» **Tugas A**
Jawablah berdasarkan teks tentang konten merusak di bawah ini:
(i) Tiga jenis konten apa yang disebut dapat "menyelinap" tanpa disadari di paragraf pembuka?
(ii) Siapa nama Menteri Komunikasi dan Digital yang disebut dalam teks?
(iii) Mengapa menurut teks penindakan melalui teknologi saja tidak cukup?

Subscribe Us

K0NTEN MERUSAK MENYASAR GENERASI, HARUS SEGERA DIBASMI


Oleh Hanum Hanindita, S.Si
(Penulis Artikel Islami)


Vivisualiterasi.com - Di era serba digital ini, anak-anak tumbuh dengan gawai di tangan mereka. Internet bisa menjadi sarana belajar dan hiburan, tapi juga sarat dengan konten negatif. Konten seperti kekerasan, kata-kata kasar, atau hal yang tidak sesuai usia mereka dapat “menyelinap” tanpa disadari dan perlahan menghancurkan mereka.

Lonjakan produksi konten negatif di ruang digital terus menjadi tantangan besar bagi pemerintah. Menteri Komunikasi dan Digital (Menkomdigi), Meutya Hafid menegaskan bahwa upaya penindakan melalui teknologi saja tidak cukup untuk mengatasi derasnya arus konten berbahaya yang mengancam pengguna internet, terutama anak dan perempuan. Pasalnya, produksi konten negatif jauh lebih cepat daripada proses takedown. Konten yang masih sulit untuk diturunkan meliputi konten bermuatan kekerasan, pornografi,eksploitasi seksual anak hingga judi online.(kompas.com, 21-11-25)

Akibat Konten Merusak

Kita tak mungkin menghindari kemajuan teknologi. Harus diakui, teknologi yang makin canggih telah banyak memberikan kemudahan dan membantu kehidupan manusia. Namun di sisi lain, tak bisa kita tepis juga bahwa teknologi juga bisa menjadi sumber bencana.

» **Tugas B**
Tulis ulang bagian catatan dari baris yang memuat "From closest to" sampai akhir catatan, dengan "uppermost" ditukar menjadi "highest" dan tanpa perubahan lain.

» **Catatan Tugas Ini**
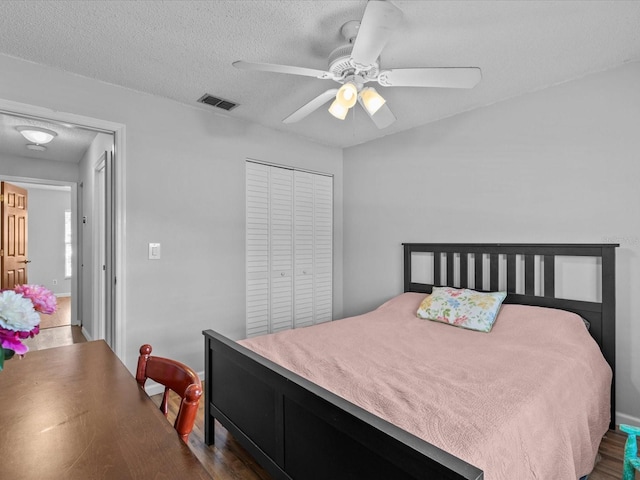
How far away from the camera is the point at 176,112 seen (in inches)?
115

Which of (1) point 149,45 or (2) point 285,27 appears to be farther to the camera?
(1) point 149,45

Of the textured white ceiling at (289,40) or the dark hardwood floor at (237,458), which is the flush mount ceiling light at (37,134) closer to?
the textured white ceiling at (289,40)

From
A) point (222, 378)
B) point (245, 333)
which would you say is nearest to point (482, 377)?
point (222, 378)

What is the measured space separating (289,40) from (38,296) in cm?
184

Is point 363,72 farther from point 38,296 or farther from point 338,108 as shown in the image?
point 38,296

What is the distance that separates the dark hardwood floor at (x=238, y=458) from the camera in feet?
6.10

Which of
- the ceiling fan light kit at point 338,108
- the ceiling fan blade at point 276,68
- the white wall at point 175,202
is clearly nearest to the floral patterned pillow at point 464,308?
the ceiling fan light kit at point 338,108

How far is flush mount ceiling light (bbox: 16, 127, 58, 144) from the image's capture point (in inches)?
129

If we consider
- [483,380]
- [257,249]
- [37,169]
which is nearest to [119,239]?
[257,249]

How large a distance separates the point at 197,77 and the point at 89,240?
8.76 ft

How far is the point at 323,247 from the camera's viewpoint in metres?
4.11

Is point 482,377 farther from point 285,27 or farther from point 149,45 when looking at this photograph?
point 149,45

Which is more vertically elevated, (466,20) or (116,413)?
Result: (466,20)

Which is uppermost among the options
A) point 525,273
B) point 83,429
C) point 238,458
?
point 525,273
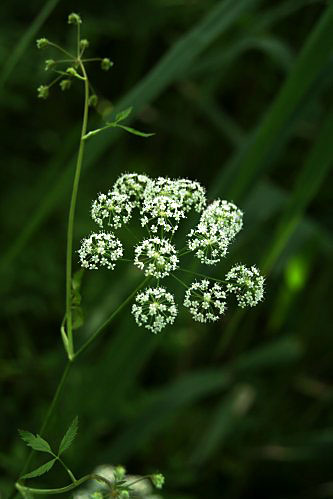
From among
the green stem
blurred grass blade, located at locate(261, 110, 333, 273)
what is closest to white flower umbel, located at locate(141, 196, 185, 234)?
the green stem

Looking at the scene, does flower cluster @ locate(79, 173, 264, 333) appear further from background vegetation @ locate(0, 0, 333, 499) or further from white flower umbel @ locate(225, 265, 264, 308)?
background vegetation @ locate(0, 0, 333, 499)

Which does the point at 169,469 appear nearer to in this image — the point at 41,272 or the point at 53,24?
the point at 41,272

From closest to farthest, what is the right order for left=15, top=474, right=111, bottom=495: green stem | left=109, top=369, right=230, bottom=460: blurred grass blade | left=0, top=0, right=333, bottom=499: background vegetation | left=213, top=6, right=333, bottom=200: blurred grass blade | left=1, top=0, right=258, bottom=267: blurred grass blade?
1. left=15, top=474, right=111, bottom=495: green stem
2. left=213, top=6, right=333, bottom=200: blurred grass blade
3. left=1, top=0, right=258, bottom=267: blurred grass blade
4. left=0, top=0, right=333, bottom=499: background vegetation
5. left=109, top=369, right=230, bottom=460: blurred grass blade

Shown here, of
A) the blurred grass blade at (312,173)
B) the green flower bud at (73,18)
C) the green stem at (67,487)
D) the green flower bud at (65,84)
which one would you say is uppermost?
the blurred grass blade at (312,173)

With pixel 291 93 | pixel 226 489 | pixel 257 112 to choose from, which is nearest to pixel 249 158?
pixel 291 93

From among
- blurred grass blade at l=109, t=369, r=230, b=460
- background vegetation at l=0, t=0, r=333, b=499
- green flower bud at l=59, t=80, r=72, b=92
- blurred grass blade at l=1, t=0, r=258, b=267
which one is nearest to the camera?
green flower bud at l=59, t=80, r=72, b=92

» **Jawaban Akhir A**
(i) Kekerasan, kata-kata kasar, dan hal yang tidak sesuai usia mereka.
(ii) Meutya Hafid.
(iii) Produksi konten negatif jauh lebih cepat daripada proses takedown.

» **Jawaban Akhir B**
From closest to farthest, what is the right order for left=15, top=474, right=111, bottom=495: green stem | left=109, top=369, right=230, bottom=460: blurred grass blade | left=0, top=0, right=333, bottom=499: background vegetation | left=213, top=6, right=333, bottom=200: blurred grass blade | left=1, top=0, right=258, bottom=267: blurred grass blade?
1. left=15, top=474, right=111, bottom=495: green stem
2. left=213, top=6, right=333, bottom=200: blurred grass blade
3. left=1, top=0, right=258, bottom=267: blurred grass blade
4. left=0, top=0, right=333, bottom=499: background vegetation
5. left=109, top=369, right=230, bottom=460: blurred grass blade

Shown here, of
A) the blurred grass blade at (312,173)
B) the green flower bud at (73,18)
C) the green stem at (67,487)
D) the green flower bud at (65,84)
which one would you say is highest?
the blurred grass blade at (312,173)

With pixel 291 93 | pixel 226 489 | pixel 257 112 to choose from, which is nearest to pixel 249 158?
pixel 291 93

From among
- blurred grass blade at l=109, t=369, r=230, b=460
- background vegetation at l=0, t=0, r=333, b=499
- green flower bud at l=59, t=80, r=72, b=92
- blurred grass blade at l=1, t=0, r=258, b=267
which one is nearest to the camera?
green flower bud at l=59, t=80, r=72, b=92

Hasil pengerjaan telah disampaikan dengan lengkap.